Moi, ce dont j'ai hâte, c'est du mois d'août. Les rares soirées où la nuit ne m'aura pas trop fait boire, je me coucherai peu après minuit pour mettre mon réveil à dix heures. Je me lèverai alors, j'embrasserai Jude qui dormira encore à côté de moi, je m'habillerais d'un t-shirt et d'une culotte parce qu'il fera très chaud dans notre appartement. J'irai à la cuisine faire du café, je le verserai dans une belle tasse en porcelaine, j'y mettrai deux sucres et je m'installerai sur la terrasse avec un gros livre qui me fera mal aux bras. Sonia, déjà levée depuis des heures me rejoindra pour me demander comment j'ai dormi et puis le chat - un petit chat tout gris - viendra nous réclamer des croquettes et des câlins. Je tournerai les pages au fur et à mesure que le soleil me hâlera doucement la peau, il y aura des melons frais dans le frigo et j'en piquerai un pour le manger en finissant mon douzième chapitre. Le cendrier sera déjà rempli, la deuxième tasse de café bue.
A midi trente les portes de ma chambre et celle d'Aurélien s'ouvriront quasi simultanément parce que l'odeur de la tarte aux légumes qu'on a préparées avec Sonia aura pénétré dans leurs narines. Et précipitamment on s'assiéra à table, couverts en mains, salive en bouche, pour remplir nos estomacs. Puis au dessert Aurélien m'accusera d'avoir mangé le melon qu'il voulait et on rira ensemble comme des heureux personnages de films.

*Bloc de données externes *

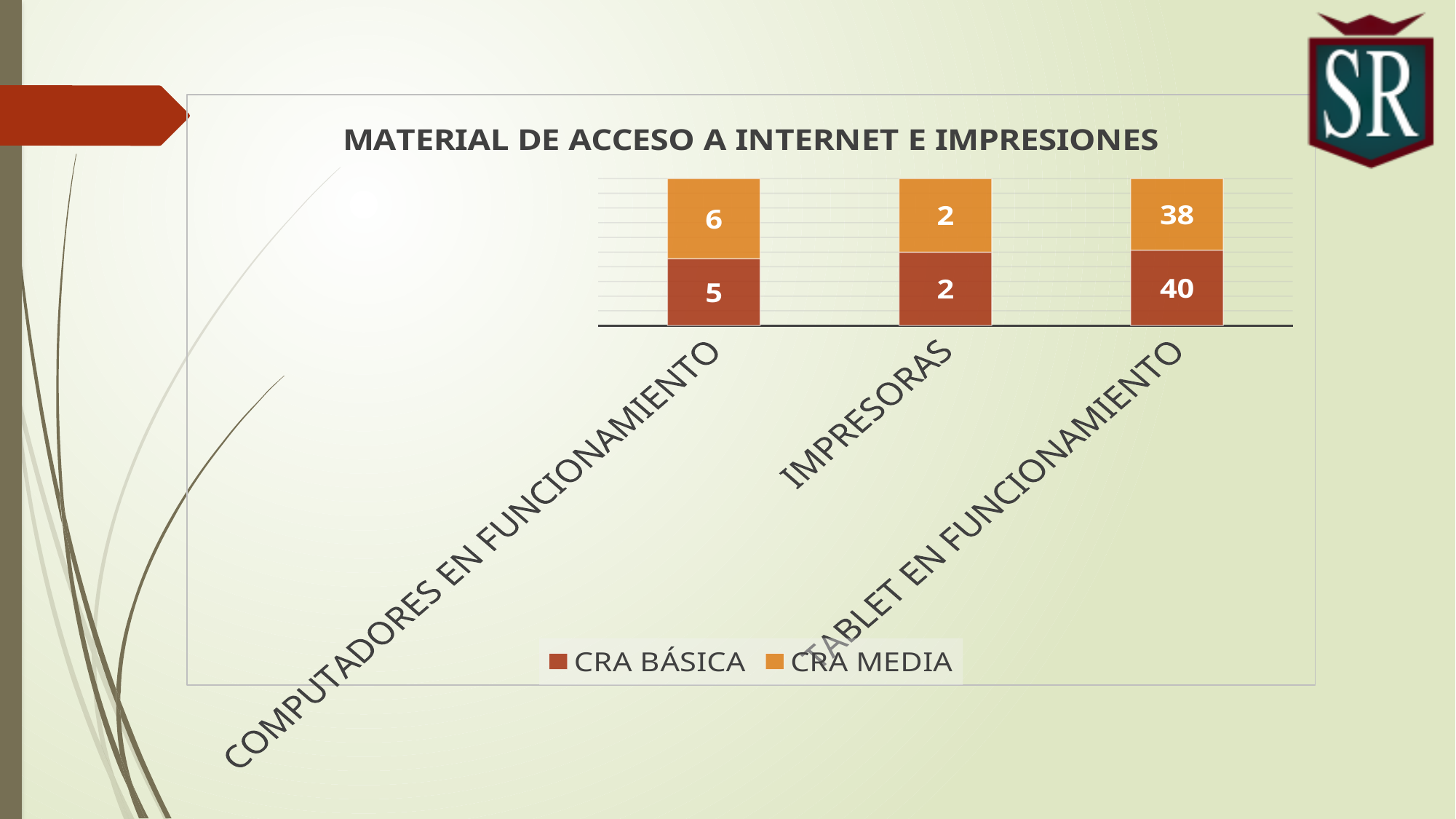
What is the combined total of CRA BÁSICA and CRA MEDIA for TABLET EN FUNCIONAMIENTO? 78 How many categories are shown on the x axis? 3 Which category has the highest CRA MEDIA value? TABLET EN FUNCIONAMIENTO What is the CRA BÁSICA value for IMPRESORAS? 2 What is the difference between the CRA BÁSICA and CRA MEDIA values for TABLET EN FUNCIONAMIENTO? 2 What is the CRA MEDIA value for COMPUTADORES EN FUNCIONAMIENTO? 6 What is the CRA BÁSICA value for TABLET EN FUNCIONAMIENTO? 40 Which category has the lowest CRA BÁSICA value? IMPRESORAS How many series does the legend list? 2 For COMPUTADORES EN FUNCIONAMIENTO, which series has the larger value, CRA BÁSICA or CRA MEDIA? CRA MEDIA What is the title of the chart? MATERIAL DE ACCESO A INTERNET E IMPRESIONES What is the combined total of CRA BÁSICA and CRA MEDIA for COMPUTADORES EN FUNCIONAMIENTO? 11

J'ai hâte de ces après-midis libres. Peut être même qu'on aura un tout petit jardin où pousseront des fleurs et des salades. Peut-être qu'il y aura ce jour là une nouvelle expositions au musée Beaubourg et qu'on décidera d'y aller, après tout nous n'aurons qu'à prendre le métro. Mais moi, je ne voudrai pas. arroser les plantes, je ne voudrai pas voir des tableaux, moi, je voudrai lire mes livres. J'ai une demi centaine de blocs de papier précieux qui m'attendent impatiemment sur mon étagère. Je voudrais les serrer dans mes bras les embrasser et les lire tous en même temps pour ne pas les rendre jaloux. Je voudrais tous les mettre dans mon sac, sous mon oreiller, dans mon café du matin,. Je ne veux plus les laisser mourir. je veux les manger.